Now, his grandson, Peter III, who was until recently Western Beef’s CEO, is attempting to take the corporate in a latest direction.
He hopes to money in on skyrocketing land prices within the boroughs by razing his family’s stores and developing luxury residential buildings of their place. He shuttered seven Western Beef stores to construct projects like the Astor in Long Island City, where rent is roughly $5,000 per thirty days for a two-bedroom unit. In The Bronx, he teamed up with a developer to create a nine-story, 159-mixed-unit development.
“I had a marketing strategy, all of the numbers worked out,” he told Curbed. “I had a few of the perfect economical minds available to me.”
But his father and Western Beef board chairman Peter Jr. — who grew up within the family business, constructing it right into a $300 million chain with 20 stores and a pair of million square feet of real estate within the Latest York area — has a bone to choose together with his son.
“I just wish to get our business back,” Peter Jr. told the magazine. “That is my baby. That is what I live for.”
He has since relieved his son of his position and halted the redevelopment projects.

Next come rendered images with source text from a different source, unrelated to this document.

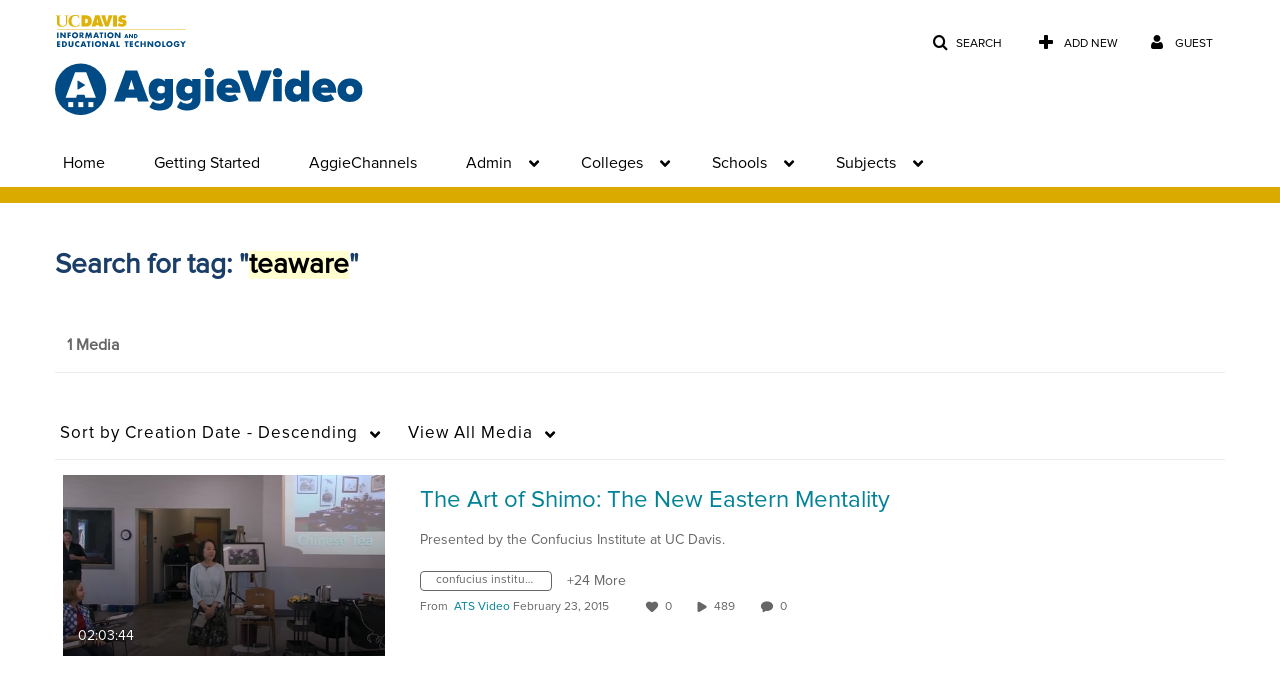

--- FILE ---
content_type: text/plain;charset=UTF-8
request_url: https://video.ucdavis.edu/user/get-details?format=ajax&_=1768696125718
body_size: 481
content:
{"content":[{"target":"#userMobileMenuDisplayName, #userMenuDisplayName","action":"replace","content":"Guest"}],"script":"$(\"body\").trigger(\"userDetailsPopulated\");;document.querySelector(\"meta[name=xsrf-ajax-nonce]\").setAttribute(\"content\", \"[base64]\");"}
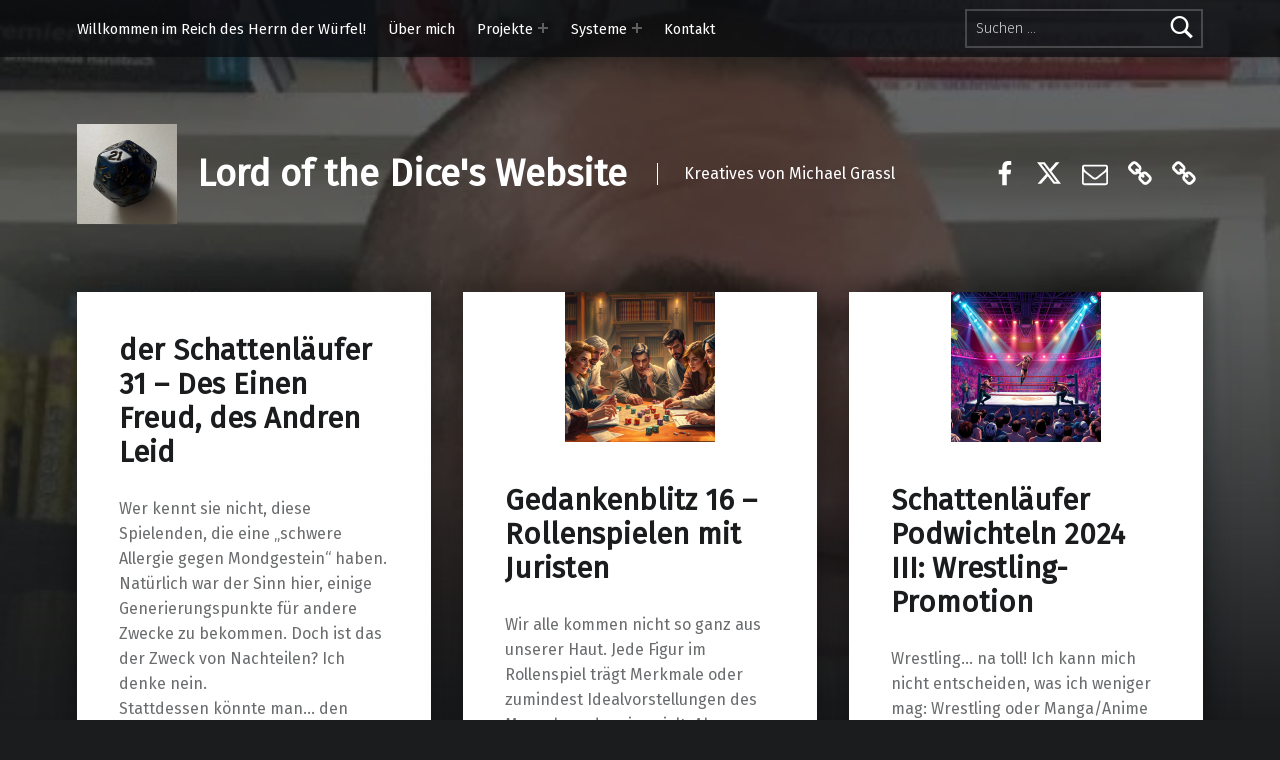

--- FILE ---
content_type: text/javascript
request_url: https://lordofthedices.de/wp-content/themes/modern/assets/js/scripts-masonry.js?ver=2.6.6
body_size: 563
content:
/**
 * Masonry layouts
 *
 * @requires  jQuery
 *
 * @package    Modern
 * @copyright  WebMan Design, Oliver Juhas
 *
 * @since    2.0.0
 * @version  2.5.0
 */

( function( $ ) {

	'use strict';

	if ( $().masonry ) {





		/**
		 * Gallery
		 */

			var
				$galleryContainers = $( '.gallery' );

			$galleryContainers
				.imagesLoaded( function() {

					// Processing

						$galleryContainers
							.masonry( {
								itemSelector    : '.gallery-item',
								percentPosition : true,
								isOriginLeft    : ( 'rtl' !== $( 'html' ).attr( 'dir' ) )
							} );

				} );



		/**
		 * Footer widgets
		 */
		if ( $( document.body ).hasClass( 'has-masonry-footer' ) ) {

			var
				$footerWidgetsContainer = $( '.footer-widgets' );

			$footerWidgetsContainer
				.imagesLoaded( function() {

					// Processing

						$footerWidgetsContainer
							.masonry( {
								itemSelector    : '.widget',
								percentPosition : true,
								isOriginLeft    : ( 'rtl' !== $( 'html' ).attr( 'dir' ) )
							} );

				} );



			/**
			 * Jetpack Infinite Scroll footer widgets reload
			 */

				$( document.body )
					.on( 'post-load', function() {

						// Processing

							setTimeout( function() {

								// Processing

									$footerWidgetsContainer
										.masonry( 'reload' );

							}, 100 );

					} );

		}



		/**
		 * Masonry posts
		 */
		if ( $( document.body ).hasClass( 'has-posts-layout-masonry' ) ) {

			var
				$postsList = $( '.posts' );

			$postsList
				.imagesLoaded( function() {

					// Processing

						$postsList
							.masonry( {
								itemSelector    : '.entry',
								percentPosition : true,
								isOriginLeft    : ( 'rtl' !== $( 'html' ).attr( 'dir' ) )
							} );

				} );



			/**
			 * Jetpack Infinite Scroll posts loading
			 *
			 * @subpackage  Jetpack
			 */

				$( document.body )
					.on( 'post-load', function() {

						// Processing

							$postsList
								.imagesLoaded( function() {

									// Processing

										$postsList
											.masonry( 'reload' );

								} );

					} );

		}





	} // /masonry

} )( jQuery );
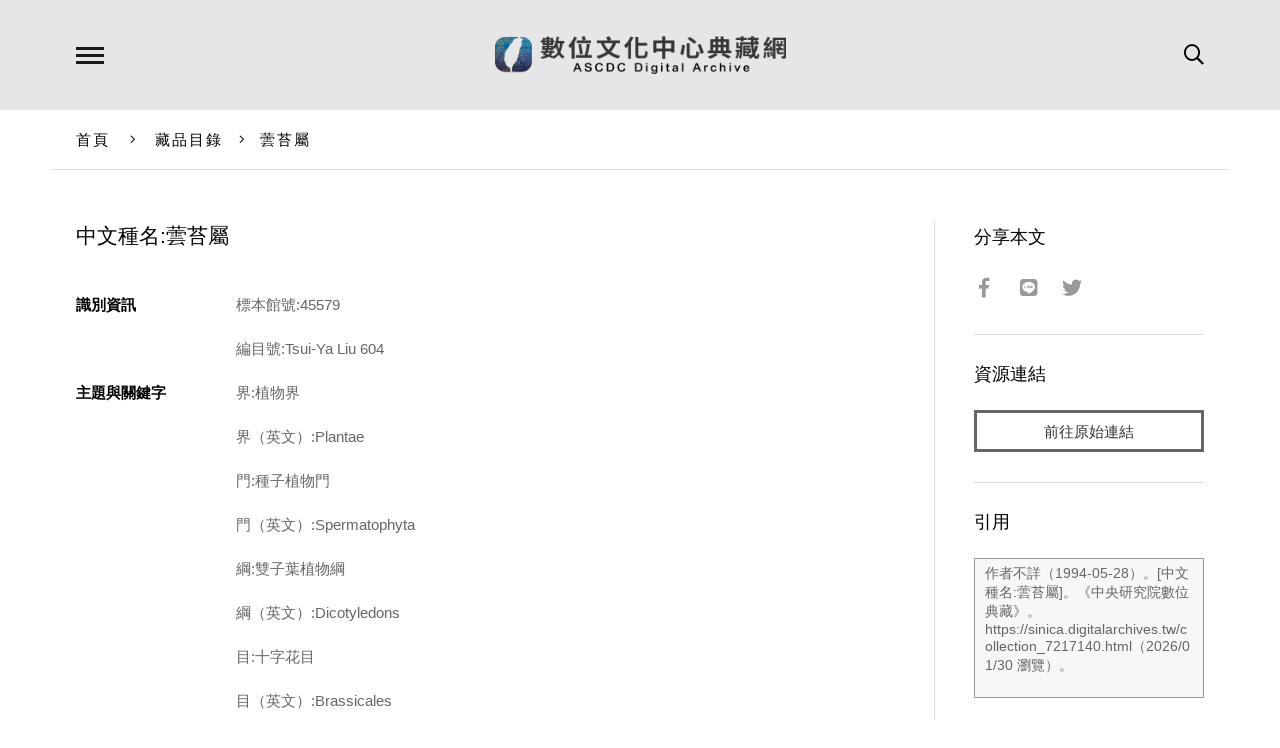

--- FILE ---
content_type: text/html; charset=UTF-8
request_url: https://ascdc.digitalarchives.tw/_partial/_collection_related_collection.php
body_size: 263
content:
{"list":[{"id":"188230","icon":"http://image.digitalarchives.tw/Thumbnail/00/00/9d/ba.jpg","title":"《中韓國界-東段 自圖們江口至江源》","url":"00/02/df/46.html"},{"id":"188234","icon":"http://image.digitalarchives.tw/Thumbnail/00/00/9d/be.jpg","title":"《中蘇國界(二)自土字界碑至吉春站》","url":"00/02/df/4a.html"},{"id":"188233","icon":"http://image.digitalarchives.tw/Thumbnail/00/00/9d/bd.jpg","title":"《中蘇國界(一)自土字界碑至吉春站》","url":"00/02/df/49.html"},{"id":"188232","icon":"http://image.digitalarchives.tw/Thumbnail/00/00/9d/bc.jpg","title":"《中蘇韓邊界略圖-圖們江口附近》","url":"00/02/df/48.html"},{"id":"188237","icon":"http://image.digitalarchives.tw/Thumbnail/00/00/9d/c1.jpg","title":"《帕米爾-中蘇阿印未定界》","url":"00/02/df/4d.html"},{"id":"188238","icon":"http://image.digitalarchives.tw/Thumbnail/00/00/9d/c2.jpg","title":"《帕米爾未定國界圖》","url":"00/02/df/4e.html"},{"id":"188243","icon":"http://image.digitalarchives.tw/Thumbnail/00/00/9d/c7.jpg","title":"《滇康邊區行政區域略圖》","url":"00/02/df/53.html"},{"id":"188241","icon":"http://image.digitalarchives.tw/Thumbnail/00/00/9d/c5.jpg","title":"《新印藏印邊境地圖》","url":"00/02/df/51.html"}],"count":500,"nowpage":1,"pagesize":8}


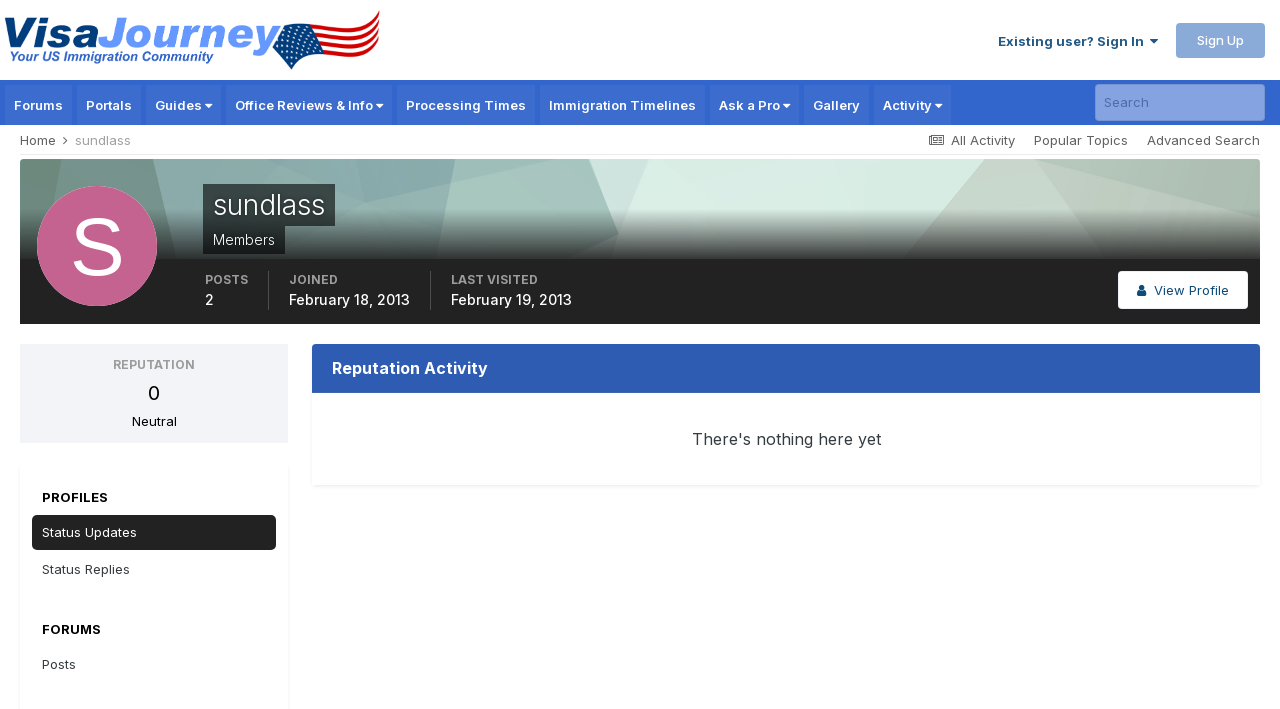

--- FILE ---
content_type: text/html; charset=utf-8
request_url: https://www.google.com/recaptcha/api2/aframe
body_size: 182
content:
<!DOCTYPE HTML><html><head><meta http-equiv="content-type" content="text/html; charset=UTF-8"></head><body><script nonce="w3pbHkKcQDJaK-foZgIcIg">/** Anti-fraud and anti-abuse applications only. See google.com/recaptcha */ try{var clients={'sodar':'https://pagead2.googlesyndication.com/pagead/sodar?'};window.addEventListener("message",function(a){try{if(a.source===window.parent){var b=JSON.parse(a.data);var c=clients[b['id']];if(c){var d=document.createElement('img');d.src=c+b['params']+'&rc='+(localStorage.getItem("rc::a")?sessionStorage.getItem("rc::b"):"");window.document.body.appendChild(d);sessionStorage.setItem("rc::e",parseInt(sessionStorage.getItem("rc::e")||0)+1);localStorage.setItem("rc::h",'1768604740602');}}}catch(b){}});window.parent.postMessage("_grecaptcha_ready", "*");}catch(b){}</script></body></html>

--- FILE ---
content_type: application/javascript; charset=utf-8
request_url: https://fundingchoicesmessages.google.com/f/AGSKWxVx_tWN6XfPTY4g5sBUtq2LrCIZVm2Hbln34jq8dAh8P9dEyCCg0QPrcEqTou-6CdB9ytLyXdgDqrWU2RX73KFDjktPQOhyosI1hwyWg0UhBrLSdEJK-huaMJDbpYSJTfvMgJqYapieRFYFK6YPee9XYG72h7G0FldpeffmGckZ_T3f-ZCrvw9W31xF/_&smart_ad_/ad_wrapper..php?zoneid=?adpage=/adfrequencycapping.
body_size: -1292
content:
window['4632253e-deac-49d0-8b9a-f94d5dcb264d'] = true;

“[They] offered us big, big money for the true estate,” Peter Jr. said of a Western Beef near the Marcy Projects. “They desired to put huge condominiums over there, like they’re doing in the entire area.”
He’s not having it.
But Peter the younger isn’t done “steaking” out his territory. He’s since launched an actual estate firm, dubbed Cactus Asset Management, that manages greater than 25 mixed-use developments and Western Beef properties. He plans to focus on Western Beef stores and other businesses in areas like Carroll Gardens and The Bronx for redevelopment going forward.
What’s next? We’re hoping for Western Beef-branded residences.